AUSTIN, Texas — After hours of watching body and dash camera footage and listening to testimony, jury deliberations are now underway in the trial of two former Williamson County deputies charged with manslaughter in the 2019 death of Javier Ambler.
In closing arguments, prosecutor Holly Taylor argued that Ambler had "two seconds to comply and two minutes to die." She brought up the testimony of witnesses like Dr. Keith Pinckard, a chief medical examiner who said there was no way to separate the forcible restraint from his death and the struggle exacerbating Ambler's underlying condition.
Prosecutor Dexter Gilford wrapped up the state's closing arguments, saying that Ambler deserved to be arrested and taken into custody but did not deserve to die.
"That's what he deserved, and it was their job to make sure that happen – that didn't happen. Although he was a compliant man, he died a compliant, non-resisting man, pleading for his life and supplying them with all the information that any decent person would have found a way to at a minimum stop tasing him," Gilford said.
In defense attorney Ken Ervin's closing arguments, he brought up the demonstration where he participated in being shocked with a Taser, saying that the point of the demonstration was to show what it looks like when someone gets shocked. He asked the jury to contrast his experience with what they saw in the videos.
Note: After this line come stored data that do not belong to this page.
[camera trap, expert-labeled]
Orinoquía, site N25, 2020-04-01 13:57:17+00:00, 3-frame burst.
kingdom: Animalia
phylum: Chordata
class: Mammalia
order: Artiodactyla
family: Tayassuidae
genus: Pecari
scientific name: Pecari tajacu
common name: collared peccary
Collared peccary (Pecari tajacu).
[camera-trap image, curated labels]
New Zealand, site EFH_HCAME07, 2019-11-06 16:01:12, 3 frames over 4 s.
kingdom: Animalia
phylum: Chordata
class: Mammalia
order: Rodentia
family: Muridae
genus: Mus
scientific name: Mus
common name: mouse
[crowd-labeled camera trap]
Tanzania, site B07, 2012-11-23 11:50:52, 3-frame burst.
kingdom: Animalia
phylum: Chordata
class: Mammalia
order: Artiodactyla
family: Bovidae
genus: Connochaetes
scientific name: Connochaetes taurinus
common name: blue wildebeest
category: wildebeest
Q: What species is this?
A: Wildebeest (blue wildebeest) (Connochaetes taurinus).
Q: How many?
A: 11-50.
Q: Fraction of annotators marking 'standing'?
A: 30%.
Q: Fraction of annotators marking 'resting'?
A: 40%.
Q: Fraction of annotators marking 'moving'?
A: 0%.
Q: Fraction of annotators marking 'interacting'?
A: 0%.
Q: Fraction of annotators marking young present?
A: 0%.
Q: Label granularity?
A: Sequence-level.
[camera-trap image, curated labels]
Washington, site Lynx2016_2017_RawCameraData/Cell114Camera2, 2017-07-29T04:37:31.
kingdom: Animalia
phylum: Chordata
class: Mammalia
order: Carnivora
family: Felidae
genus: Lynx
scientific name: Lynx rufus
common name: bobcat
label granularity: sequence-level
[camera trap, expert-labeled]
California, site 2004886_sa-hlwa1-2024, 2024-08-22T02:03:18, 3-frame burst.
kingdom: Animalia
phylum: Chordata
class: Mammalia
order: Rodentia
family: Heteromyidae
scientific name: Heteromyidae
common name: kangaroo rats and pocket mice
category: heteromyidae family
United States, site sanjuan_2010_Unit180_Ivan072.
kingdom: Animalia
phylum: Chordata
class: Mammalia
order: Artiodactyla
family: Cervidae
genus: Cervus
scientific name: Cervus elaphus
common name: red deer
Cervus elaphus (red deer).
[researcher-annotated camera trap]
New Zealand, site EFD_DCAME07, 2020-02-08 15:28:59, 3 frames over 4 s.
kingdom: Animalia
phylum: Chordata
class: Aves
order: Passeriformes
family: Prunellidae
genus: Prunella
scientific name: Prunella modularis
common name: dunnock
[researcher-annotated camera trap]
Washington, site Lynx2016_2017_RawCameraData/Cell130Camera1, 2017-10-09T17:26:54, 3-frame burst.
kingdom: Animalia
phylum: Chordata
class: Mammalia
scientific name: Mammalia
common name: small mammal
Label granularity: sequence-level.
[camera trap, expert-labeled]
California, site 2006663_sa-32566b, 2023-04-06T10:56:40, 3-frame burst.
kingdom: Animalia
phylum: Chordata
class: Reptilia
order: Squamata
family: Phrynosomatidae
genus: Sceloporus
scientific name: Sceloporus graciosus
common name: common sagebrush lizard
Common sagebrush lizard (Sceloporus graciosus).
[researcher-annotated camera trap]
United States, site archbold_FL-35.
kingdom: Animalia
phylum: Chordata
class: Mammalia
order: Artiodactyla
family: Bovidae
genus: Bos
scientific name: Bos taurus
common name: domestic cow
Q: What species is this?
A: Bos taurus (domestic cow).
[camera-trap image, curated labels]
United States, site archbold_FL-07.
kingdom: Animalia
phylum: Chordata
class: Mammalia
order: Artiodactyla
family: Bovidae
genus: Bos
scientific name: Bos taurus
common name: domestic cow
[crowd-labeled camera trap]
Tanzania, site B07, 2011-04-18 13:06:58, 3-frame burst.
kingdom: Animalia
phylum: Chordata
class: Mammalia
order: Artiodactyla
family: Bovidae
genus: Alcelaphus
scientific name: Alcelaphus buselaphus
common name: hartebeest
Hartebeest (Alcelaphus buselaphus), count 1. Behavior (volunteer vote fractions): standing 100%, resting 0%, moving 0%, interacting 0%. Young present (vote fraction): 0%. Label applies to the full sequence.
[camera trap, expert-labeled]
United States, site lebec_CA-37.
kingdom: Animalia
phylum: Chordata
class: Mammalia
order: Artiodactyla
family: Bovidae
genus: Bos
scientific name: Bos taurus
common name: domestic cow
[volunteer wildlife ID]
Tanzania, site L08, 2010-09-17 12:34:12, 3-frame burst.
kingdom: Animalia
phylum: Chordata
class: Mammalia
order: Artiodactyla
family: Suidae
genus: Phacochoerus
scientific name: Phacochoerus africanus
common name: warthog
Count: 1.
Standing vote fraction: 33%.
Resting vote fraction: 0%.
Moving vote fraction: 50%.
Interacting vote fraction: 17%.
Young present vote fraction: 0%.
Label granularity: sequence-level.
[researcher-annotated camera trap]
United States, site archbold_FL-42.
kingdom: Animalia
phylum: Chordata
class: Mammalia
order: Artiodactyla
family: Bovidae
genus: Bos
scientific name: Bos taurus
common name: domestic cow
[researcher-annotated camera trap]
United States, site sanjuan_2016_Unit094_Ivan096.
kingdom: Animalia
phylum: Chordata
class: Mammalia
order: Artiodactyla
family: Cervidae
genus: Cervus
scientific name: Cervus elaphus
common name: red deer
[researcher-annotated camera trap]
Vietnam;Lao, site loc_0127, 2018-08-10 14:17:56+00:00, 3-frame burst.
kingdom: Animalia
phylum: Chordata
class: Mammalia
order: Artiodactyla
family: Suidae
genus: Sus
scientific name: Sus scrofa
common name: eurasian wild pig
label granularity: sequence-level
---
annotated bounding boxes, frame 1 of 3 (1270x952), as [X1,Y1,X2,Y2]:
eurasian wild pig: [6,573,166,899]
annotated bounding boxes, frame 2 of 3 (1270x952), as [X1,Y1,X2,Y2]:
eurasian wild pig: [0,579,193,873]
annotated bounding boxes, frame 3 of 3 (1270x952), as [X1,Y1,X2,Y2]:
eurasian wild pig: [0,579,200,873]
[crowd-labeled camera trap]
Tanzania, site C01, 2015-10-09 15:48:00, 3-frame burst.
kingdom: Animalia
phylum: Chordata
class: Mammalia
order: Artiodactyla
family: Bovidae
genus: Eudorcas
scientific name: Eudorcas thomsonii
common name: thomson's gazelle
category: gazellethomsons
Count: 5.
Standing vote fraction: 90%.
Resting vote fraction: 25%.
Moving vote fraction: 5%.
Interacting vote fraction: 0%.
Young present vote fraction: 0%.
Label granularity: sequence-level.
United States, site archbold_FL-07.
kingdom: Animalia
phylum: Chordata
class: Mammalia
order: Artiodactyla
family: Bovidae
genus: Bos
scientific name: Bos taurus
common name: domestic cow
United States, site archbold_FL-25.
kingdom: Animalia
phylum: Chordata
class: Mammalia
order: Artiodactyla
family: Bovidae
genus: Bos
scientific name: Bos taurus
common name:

Ervin said Ambler did not do any of these things and was fighting the entire time, going on to say that Ambler also delayed his own medical care by not complying.
"And this office wants you to think they killed him, that that's their fault, not Mr. Ambler's. I don't know where personal accountability went in any of this, but they're doing their job. Mr. Ambler committed multiple crimes, felonies, he did this to himself," Ervin said.
If the jury does not agree on the manslaughter charge, they can also consider lesser charges of criminally negligent homicide or assault.